• [REQUIRED WORK]
Turn the material below into a numbered list with one line per item, and leave out the blank lines.

• [EXTRACTED MATERIAL]
-- Begin --

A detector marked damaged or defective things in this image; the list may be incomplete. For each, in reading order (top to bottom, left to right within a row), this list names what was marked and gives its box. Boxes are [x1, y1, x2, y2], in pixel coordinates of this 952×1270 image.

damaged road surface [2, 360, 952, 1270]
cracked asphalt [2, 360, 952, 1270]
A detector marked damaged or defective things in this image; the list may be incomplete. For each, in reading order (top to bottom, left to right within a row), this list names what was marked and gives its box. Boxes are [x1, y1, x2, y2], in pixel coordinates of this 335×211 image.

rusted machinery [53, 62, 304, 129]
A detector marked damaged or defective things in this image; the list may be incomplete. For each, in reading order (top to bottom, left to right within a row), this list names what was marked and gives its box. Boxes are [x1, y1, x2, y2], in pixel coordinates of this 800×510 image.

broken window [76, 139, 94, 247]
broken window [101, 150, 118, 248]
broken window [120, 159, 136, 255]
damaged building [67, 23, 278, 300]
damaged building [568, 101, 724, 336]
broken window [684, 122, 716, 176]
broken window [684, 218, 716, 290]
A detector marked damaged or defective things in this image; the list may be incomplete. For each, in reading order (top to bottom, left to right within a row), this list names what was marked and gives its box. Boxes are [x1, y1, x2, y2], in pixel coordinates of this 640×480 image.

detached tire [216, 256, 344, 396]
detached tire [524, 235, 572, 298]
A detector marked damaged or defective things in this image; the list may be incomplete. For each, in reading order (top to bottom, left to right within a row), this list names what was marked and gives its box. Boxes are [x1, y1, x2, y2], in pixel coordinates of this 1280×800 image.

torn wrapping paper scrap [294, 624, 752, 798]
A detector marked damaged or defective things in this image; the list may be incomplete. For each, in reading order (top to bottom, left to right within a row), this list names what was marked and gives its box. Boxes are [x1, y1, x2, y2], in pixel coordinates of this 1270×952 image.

-- End --

• [EXERCISE RESULT]
1. A detector marked damaged or defective things in this image; the list may be incomplete. For each, in reading order (top to bottom, left to right within a row), this list names what was marked and gives its box. Boxes are [x1, y1, x2, y2], in pixel coordinates of this 952×1270 image.
2. damaged road surface [2, 360, 952, 1270]
3. cracked asphalt [2, 360, 952, 1270]
4. A detector marked damaged or defective things in this image; the list may be incomplete. For each, in reading order (top to bottom, left to right within a row), this list names what was marked and gives its box. Boxes are [x1, y1, x2, y2], in pixel coordinates of this 335×211 image.
5. rusted machinery [53, 62, 304, 129]
6. A detector marked damaged or defective things in this image; the list may be incomplete. For each, in reading order (top to bottom, left to right within a row), this list names what was marked and gives its box. Boxes are [x1, y1, x2, y2], in pixel coordinates of this 800×510 image.
7. broken window [76, 139, 94, 247]
8. broken window [101, 150, 118, 248]
9. broken window [120, 159, 136, 255]
10. damaged building [67, 23, 278, 300]
11. damaged building [568, 101, 724, 336]
12. broken window [684, 122, 716, 176]
13. broken window [684, 218, 716, 290]
14. A detector marked damaged or defective things in this image; the list may be incomplete. For each, in reading order (top to bottom, left to right within a row), this list names what was marked and gives its box. Boxes are [x1, y1, x2, y2], in pixel coordinates of this 640×480 image.
15. detached tire [216, 256, 344, 396]
16. detached tire [524, 235, 572, 298]
17. A detector marked damaged or defective things in this image; the list may be incomplete. For each, in reading order (top to bottom, left to right within a row), this list names what was marked and gives its box. Boxes are [x1, y1, x2, y2], in pixel coordinates of this 1280×800 image.
18. torn wrapping paper scrap [294, 624, 752, 798]
19. A detector marked damaged or defective things in this image; the list may be incomplete. For each, in reading order (top to bottom, left to right within a row), this list names what was marked and gives its box. Boxes are [x1, y1, x2, y2], in pixel coordinates of this 1270×952 image.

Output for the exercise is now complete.